Prep Time 25 minutes | Cook Time 35 minutes | Total Time 1 hour
3 pounds Idaho potatoes, peeled and diced
Kosher salt and freshly ground black pepper
1 tablespoon extra-virgin olive oil
1 medium yellow onion, finely chopped
3 pounds ground turkey
3 cloves garlic, minced
1/2 teaspoon ground fennel
1 tablespoon tomato paste
1 tablespoon flour
2 cups frozen peas and carrots
1 tablespoon Worcestershire sauce
2 tablespoons finely chopped parsley, plus more for garnish
1 1/2 cups whole milk, warm
2 tablespoons unsalted butter
1. Preheat oven to 350 degrees Fahrenheit.
2. Place potatoes into a large pot and cover with cold water; season with salt, and boil until fork tender, about 15 minutes.
3. In the meantime, heat olive oil in a Dutch oven or large pot over medium-high heat. Add onions, season with salt, and cook until very soft and slightly brown, about 5 minutes. Add ground turkey and garlic and cook until meat is browned, about 10 minutes. Season meat with fennel, salt and black pepper. Stir in tomato paste and flour and cook together until well combined into the meat, about 2 minutes. Stir in peas and carrots, Worcestershire sauce, and parsley. Cook, stirring with a wooden spoon to scrape the brown bits from the bottom of the pot, about 2 minutes. Reduce heat to low and allow juices to thicken, about 2 more minutes. Set mixture aside.

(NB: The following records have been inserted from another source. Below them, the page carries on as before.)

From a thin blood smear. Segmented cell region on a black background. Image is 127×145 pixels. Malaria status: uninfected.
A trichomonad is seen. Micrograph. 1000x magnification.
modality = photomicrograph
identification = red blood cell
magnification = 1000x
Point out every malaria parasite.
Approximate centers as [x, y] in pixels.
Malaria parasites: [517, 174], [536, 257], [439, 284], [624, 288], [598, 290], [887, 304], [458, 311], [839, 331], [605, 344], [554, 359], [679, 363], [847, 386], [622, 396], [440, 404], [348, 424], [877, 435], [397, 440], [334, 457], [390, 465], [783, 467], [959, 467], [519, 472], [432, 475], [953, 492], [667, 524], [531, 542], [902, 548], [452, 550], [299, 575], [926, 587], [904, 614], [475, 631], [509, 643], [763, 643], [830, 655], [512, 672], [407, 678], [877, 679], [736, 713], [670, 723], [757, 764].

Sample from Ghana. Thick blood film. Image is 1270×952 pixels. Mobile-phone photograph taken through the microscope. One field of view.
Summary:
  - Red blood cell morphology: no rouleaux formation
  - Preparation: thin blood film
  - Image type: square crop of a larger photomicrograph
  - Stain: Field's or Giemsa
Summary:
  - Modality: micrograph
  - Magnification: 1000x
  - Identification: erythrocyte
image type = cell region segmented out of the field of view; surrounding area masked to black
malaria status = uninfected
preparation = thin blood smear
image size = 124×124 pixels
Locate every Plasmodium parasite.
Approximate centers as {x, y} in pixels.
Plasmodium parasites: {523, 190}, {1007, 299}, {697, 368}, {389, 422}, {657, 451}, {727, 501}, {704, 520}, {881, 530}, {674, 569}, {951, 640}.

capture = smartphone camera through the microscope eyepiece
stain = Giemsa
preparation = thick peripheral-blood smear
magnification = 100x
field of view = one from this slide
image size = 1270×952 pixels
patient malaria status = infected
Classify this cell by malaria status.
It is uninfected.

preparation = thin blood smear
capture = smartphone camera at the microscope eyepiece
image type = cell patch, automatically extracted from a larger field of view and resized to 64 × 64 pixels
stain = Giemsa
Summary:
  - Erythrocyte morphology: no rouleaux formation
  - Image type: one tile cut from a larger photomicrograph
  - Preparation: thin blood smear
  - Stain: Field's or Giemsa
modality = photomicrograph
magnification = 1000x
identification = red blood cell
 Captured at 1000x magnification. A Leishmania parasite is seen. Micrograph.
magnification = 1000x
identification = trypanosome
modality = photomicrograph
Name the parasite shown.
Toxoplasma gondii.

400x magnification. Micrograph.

3. Drain potatoes and transfer to a large bowl. Add milk and butter and mash until smooth. Season with salt and pepper. Set aside.
4. Spoon the meat mixture into a 9-inch-by-13-inch casserole dish; spread evenly. Spread potatoes over the meat mixture in an even layer. Bake until filling is hot, and top and sides are slightly golden brown, about 35 minutes. For additional color, turn on broiler and brown top, about 1 minute. Remove from oven and cool for at least 10 minutes before serving. Serve with more parsley.
5. Cook with soul. Eat with pleasure!